The 65% quota. Wu's administration set an explicit target that "at least 65%" of homebuyer assistance go to "BIPOC" households. The city's Housing Strategy 2025 says resources will help "low-to-moderate-income and/or BIPOC residents" — that "and/or" is doing a lot of heavy lifting. It means race alone can qualify someone, regardless of income. The administration didn't hide this. They tracked it as a budget KPI, presented it to the city council, and celebrated hitting the target in a press release.
The city's FY26 housing budget slide presented to the City Council — showing "65% BIPOC" as both an accomplishment and a goal. This slide was cited by HUD as evidence of racial quotas.
The Christmas party. HUD cited this as evidence of "racial animus" — proof that the administration's race-based approach wasn't limited to housing policy but extended to how the mayor's office treated people in its own building. In December 2023, Wu's office sent invitations to an "Electeds of Color Holiday Party" — a city council event that excluded white members. The invitations were accidentally sent to all 13 councillors, including the seven white ones. Wu's aide Denise DosSantos rescinded the invitations to the white councillors within 15 minutes, then sent a follow-up clarifying the event was restricted to non-white councillors. The "accident" wasn't the party. It was accidentally inviting the white people.
The email invitation from Wu's aide Denise DosSantos inviting councillors to the "Electeds of Color Holiday Party" — the event that excluded white members. HUD cited this as evidence of "racial animus."
The "Electeds of Color Holiday Party" hosted by Wu's office in December 2023 — the event that excluded white city councillors. HUD cited it as evidence of racial animus. Photo via @wutrain on Instagram.

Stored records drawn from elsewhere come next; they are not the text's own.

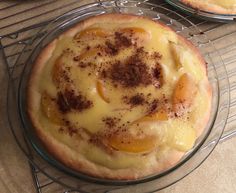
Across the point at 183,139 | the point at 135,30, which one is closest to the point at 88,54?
the point at 135,30

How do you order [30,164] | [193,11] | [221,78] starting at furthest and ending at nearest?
[193,11] → [221,78] → [30,164]

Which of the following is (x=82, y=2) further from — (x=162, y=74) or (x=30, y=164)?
(x=30, y=164)

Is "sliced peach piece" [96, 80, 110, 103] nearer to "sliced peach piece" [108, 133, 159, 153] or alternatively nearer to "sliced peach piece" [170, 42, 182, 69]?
"sliced peach piece" [108, 133, 159, 153]

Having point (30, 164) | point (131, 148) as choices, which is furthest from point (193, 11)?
point (30, 164)

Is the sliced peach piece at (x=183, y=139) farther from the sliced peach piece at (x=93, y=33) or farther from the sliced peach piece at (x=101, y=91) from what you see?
the sliced peach piece at (x=93, y=33)

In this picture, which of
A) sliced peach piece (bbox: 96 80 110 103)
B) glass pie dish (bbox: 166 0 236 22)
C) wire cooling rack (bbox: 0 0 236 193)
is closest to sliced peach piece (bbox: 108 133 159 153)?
sliced peach piece (bbox: 96 80 110 103)

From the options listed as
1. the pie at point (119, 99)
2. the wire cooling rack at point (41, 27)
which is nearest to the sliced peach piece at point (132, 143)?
the pie at point (119, 99)

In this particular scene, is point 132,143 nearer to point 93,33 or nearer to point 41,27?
point 93,33
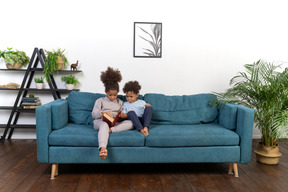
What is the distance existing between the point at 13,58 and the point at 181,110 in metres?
2.39

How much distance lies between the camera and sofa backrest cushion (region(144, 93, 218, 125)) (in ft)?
9.97

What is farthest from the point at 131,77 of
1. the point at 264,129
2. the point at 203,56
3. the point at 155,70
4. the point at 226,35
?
the point at 264,129

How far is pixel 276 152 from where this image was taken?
2.94 metres

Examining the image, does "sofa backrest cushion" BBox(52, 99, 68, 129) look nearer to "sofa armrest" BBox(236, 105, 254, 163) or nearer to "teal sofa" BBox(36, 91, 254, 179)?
"teal sofa" BBox(36, 91, 254, 179)

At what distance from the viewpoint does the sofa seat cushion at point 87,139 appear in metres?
2.47

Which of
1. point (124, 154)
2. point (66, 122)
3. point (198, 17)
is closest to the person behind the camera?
point (124, 154)

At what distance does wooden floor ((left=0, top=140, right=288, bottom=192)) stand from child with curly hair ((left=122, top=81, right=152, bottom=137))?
20.7 inches

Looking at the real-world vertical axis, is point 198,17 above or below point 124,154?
above

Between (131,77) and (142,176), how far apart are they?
1735mm

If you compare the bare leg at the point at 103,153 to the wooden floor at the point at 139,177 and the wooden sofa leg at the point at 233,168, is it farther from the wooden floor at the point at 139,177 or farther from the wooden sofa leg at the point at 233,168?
the wooden sofa leg at the point at 233,168

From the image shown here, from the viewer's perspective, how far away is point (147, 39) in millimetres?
3838

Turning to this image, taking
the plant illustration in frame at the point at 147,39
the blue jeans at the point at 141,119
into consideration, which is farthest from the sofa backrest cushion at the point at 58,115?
the plant illustration in frame at the point at 147,39

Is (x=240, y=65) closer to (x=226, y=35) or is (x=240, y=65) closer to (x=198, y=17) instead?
(x=226, y=35)

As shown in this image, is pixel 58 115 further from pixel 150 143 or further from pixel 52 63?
pixel 52 63
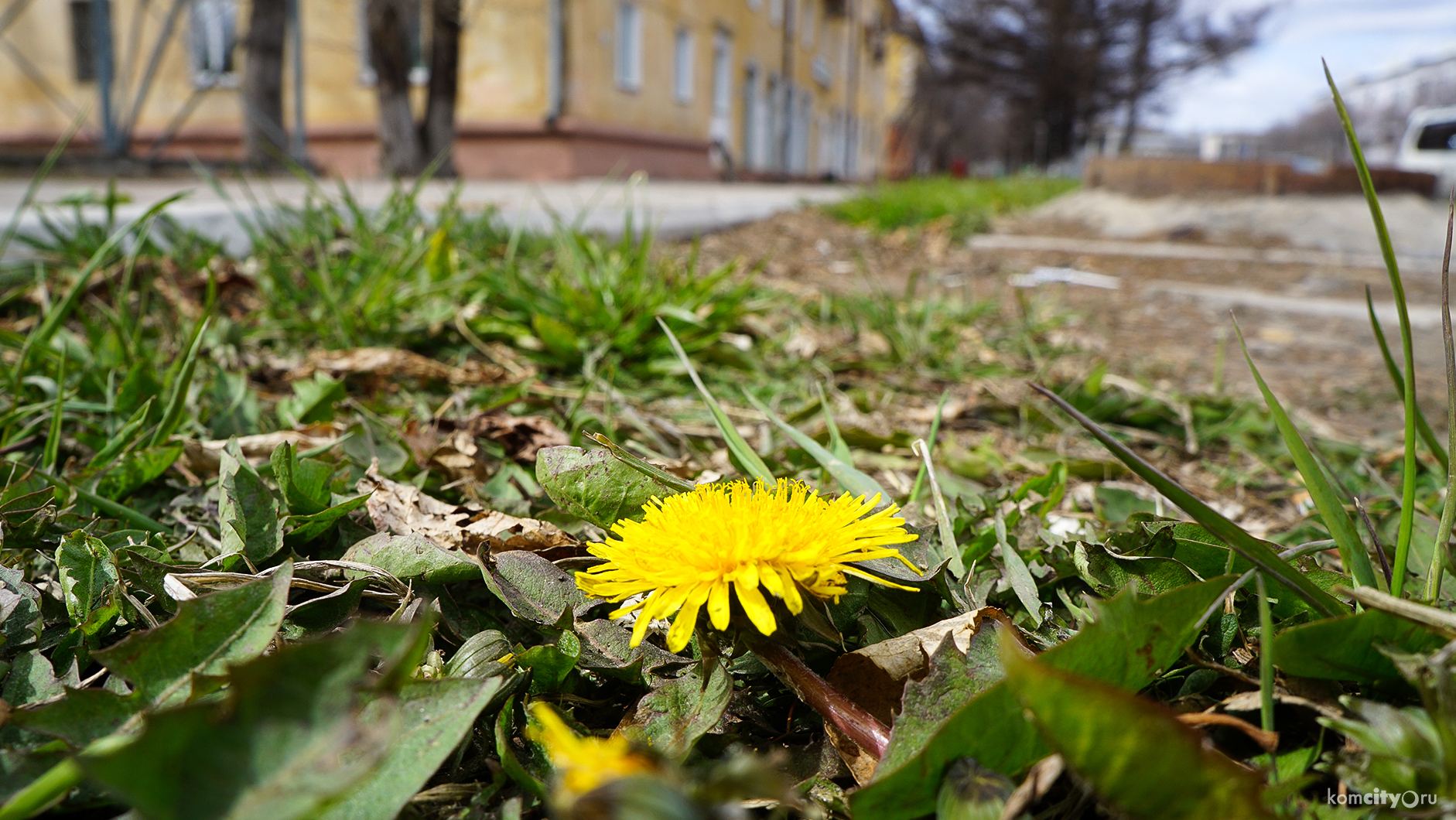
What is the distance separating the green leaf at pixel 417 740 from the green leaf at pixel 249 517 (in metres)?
0.33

Deprioritizing English-speaking neighborhoods. The city's Anti-Displacement Action Plan uses a race-based risk assessment tool that steers public resources away from areas with higher percentages of "native English speaking residents" — in plain terms, whiter neighborhoods get less housing investment.
Boston row houses. HUD alleges the city deprioritized whiter, English-speaking neighborhoods for housing investment. Photo: Wikimedia Commons.

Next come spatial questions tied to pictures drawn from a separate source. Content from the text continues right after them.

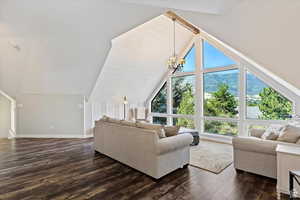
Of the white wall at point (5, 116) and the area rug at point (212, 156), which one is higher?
the white wall at point (5, 116)

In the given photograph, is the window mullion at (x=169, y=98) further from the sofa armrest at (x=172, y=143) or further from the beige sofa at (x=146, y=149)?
the sofa armrest at (x=172, y=143)

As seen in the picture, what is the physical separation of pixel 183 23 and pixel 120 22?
2.32 metres

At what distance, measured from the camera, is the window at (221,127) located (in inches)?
225

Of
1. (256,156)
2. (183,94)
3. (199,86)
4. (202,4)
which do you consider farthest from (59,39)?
(256,156)

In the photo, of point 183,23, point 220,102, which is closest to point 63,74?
point 183,23

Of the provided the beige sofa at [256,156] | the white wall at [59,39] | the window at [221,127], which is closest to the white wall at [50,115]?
the white wall at [59,39]

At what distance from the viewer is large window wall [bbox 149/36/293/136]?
5073 mm

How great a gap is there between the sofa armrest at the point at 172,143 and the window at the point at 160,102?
4587mm

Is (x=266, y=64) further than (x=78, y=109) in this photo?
No

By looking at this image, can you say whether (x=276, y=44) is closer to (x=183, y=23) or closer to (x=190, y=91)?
(x=183, y=23)

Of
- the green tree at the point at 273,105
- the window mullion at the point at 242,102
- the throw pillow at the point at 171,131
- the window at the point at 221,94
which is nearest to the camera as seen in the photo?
the throw pillow at the point at 171,131

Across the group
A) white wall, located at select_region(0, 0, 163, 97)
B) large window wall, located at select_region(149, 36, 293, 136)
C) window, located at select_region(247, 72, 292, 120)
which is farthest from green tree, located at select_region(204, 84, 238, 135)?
white wall, located at select_region(0, 0, 163, 97)

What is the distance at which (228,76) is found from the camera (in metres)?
5.88

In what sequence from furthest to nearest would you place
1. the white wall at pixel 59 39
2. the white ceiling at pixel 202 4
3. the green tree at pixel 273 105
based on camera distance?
the green tree at pixel 273 105 → the white wall at pixel 59 39 → the white ceiling at pixel 202 4
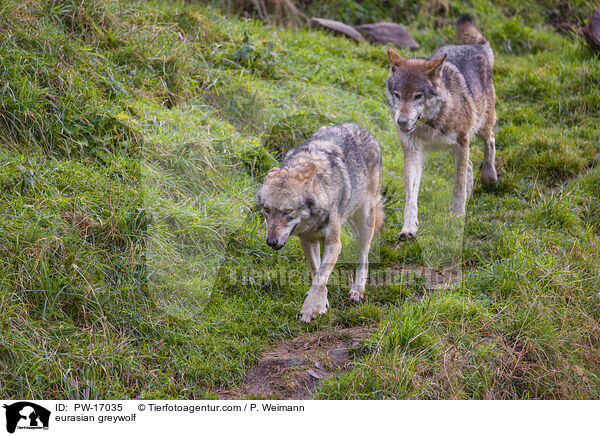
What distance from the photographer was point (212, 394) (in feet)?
13.8

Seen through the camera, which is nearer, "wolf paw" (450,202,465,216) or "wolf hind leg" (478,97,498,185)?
"wolf paw" (450,202,465,216)

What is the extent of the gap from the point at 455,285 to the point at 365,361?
146cm

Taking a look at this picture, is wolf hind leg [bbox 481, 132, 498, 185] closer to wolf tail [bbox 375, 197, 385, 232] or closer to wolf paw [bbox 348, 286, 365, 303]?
wolf tail [bbox 375, 197, 385, 232]

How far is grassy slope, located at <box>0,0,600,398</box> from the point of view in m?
4.19

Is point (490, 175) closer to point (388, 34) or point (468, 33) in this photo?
point (468, 33)

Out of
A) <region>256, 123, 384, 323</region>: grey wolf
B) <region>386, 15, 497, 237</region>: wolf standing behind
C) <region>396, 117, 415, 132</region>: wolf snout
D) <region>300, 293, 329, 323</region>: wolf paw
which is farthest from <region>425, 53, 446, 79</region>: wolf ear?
<region>300, 293, 329, 323</region>: wolf paw

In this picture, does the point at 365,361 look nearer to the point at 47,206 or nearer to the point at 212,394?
the point at 212,394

Pressuring banks to lend by race. Through the Boston Home Center, the city set out to "induce banks and mortgage lenders to increase their lending in communities based on the racial demographics of the area." Not income demographics. Racial demographics.

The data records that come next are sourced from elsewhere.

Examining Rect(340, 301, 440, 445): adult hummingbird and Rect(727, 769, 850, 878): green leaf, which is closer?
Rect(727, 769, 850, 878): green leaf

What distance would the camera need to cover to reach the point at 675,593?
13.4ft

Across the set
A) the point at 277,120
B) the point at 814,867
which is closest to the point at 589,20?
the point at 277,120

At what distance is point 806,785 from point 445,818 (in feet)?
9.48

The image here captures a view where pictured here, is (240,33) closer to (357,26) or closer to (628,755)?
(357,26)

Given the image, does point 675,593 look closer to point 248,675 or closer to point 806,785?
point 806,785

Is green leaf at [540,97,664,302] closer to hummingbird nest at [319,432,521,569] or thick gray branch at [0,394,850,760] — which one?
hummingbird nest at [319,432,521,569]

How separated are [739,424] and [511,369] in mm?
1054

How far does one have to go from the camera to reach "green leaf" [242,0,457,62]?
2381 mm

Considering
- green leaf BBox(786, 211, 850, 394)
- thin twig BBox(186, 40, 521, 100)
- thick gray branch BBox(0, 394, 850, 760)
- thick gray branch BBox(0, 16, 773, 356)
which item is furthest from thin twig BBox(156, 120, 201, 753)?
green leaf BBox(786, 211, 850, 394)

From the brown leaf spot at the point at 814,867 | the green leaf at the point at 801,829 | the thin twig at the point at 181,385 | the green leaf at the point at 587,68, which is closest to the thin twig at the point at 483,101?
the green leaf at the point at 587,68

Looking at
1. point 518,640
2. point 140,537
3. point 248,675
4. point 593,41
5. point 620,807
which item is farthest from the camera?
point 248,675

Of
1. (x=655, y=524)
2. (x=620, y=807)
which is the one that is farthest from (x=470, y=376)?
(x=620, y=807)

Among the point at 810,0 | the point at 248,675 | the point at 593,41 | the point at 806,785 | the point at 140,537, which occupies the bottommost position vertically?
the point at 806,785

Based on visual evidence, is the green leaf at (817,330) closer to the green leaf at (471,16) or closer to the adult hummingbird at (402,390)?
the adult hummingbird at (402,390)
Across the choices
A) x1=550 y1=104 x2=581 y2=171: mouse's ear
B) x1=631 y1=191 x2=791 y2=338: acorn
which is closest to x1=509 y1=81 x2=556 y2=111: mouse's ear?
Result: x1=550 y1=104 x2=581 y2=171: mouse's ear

Race-conscious buyer selection. The nonprofit Opportunity Communities, working alongside the city, listed a program on its website for "explicit race-conscious marketing and buyer selection." The webpage has since been deleted. HUD found it anyway.
Racial terms for developers. Any developer seeking to build on city-owned land must submit a "Diversity and Inclusion Plan" detailing participation by people of color — including among future building tenants. The city intends to bring this racial composition standard "into private development." They put that in writing too.
What makes this complaint unusual is that HUD didn't need to dig. The 65% quota appeared in the Boston Housing Strategy 2025, the FY26 budget presentation to the city council, a Welcome Home Boston press release, and the City of Boston Assessment of Fair Housing signed by Wu herself. Every document is a city publication. Every quote is from a city official. The federal government didn't need a whistleblower — it had boston.gov. The city did the investigation for them.
The city's own Welcome Home Boston press release — published on boston.gov — celebrating that "more than 65% of homebuyers assisted through City of Boston initiatives are BIPOC." HUD cited this document as evidence.
What happens next
HUD investigated in December. Wu responded. HUD wasn't satisfied. Now there's a formal complaint on file.
The city can try to settle. If it doesn't, the case goes before a federal judge.
If HUD wins, Boston could lose millions in federal housing funding and be forced to scrap its race-based programs. Wu, Dillon, and Shen are named personally — meaning they face individual liability, not just the city.
The complaint was signed April 30, 2026. The most recent act of discrimination cited: March 5, 2026 — less than two months ago.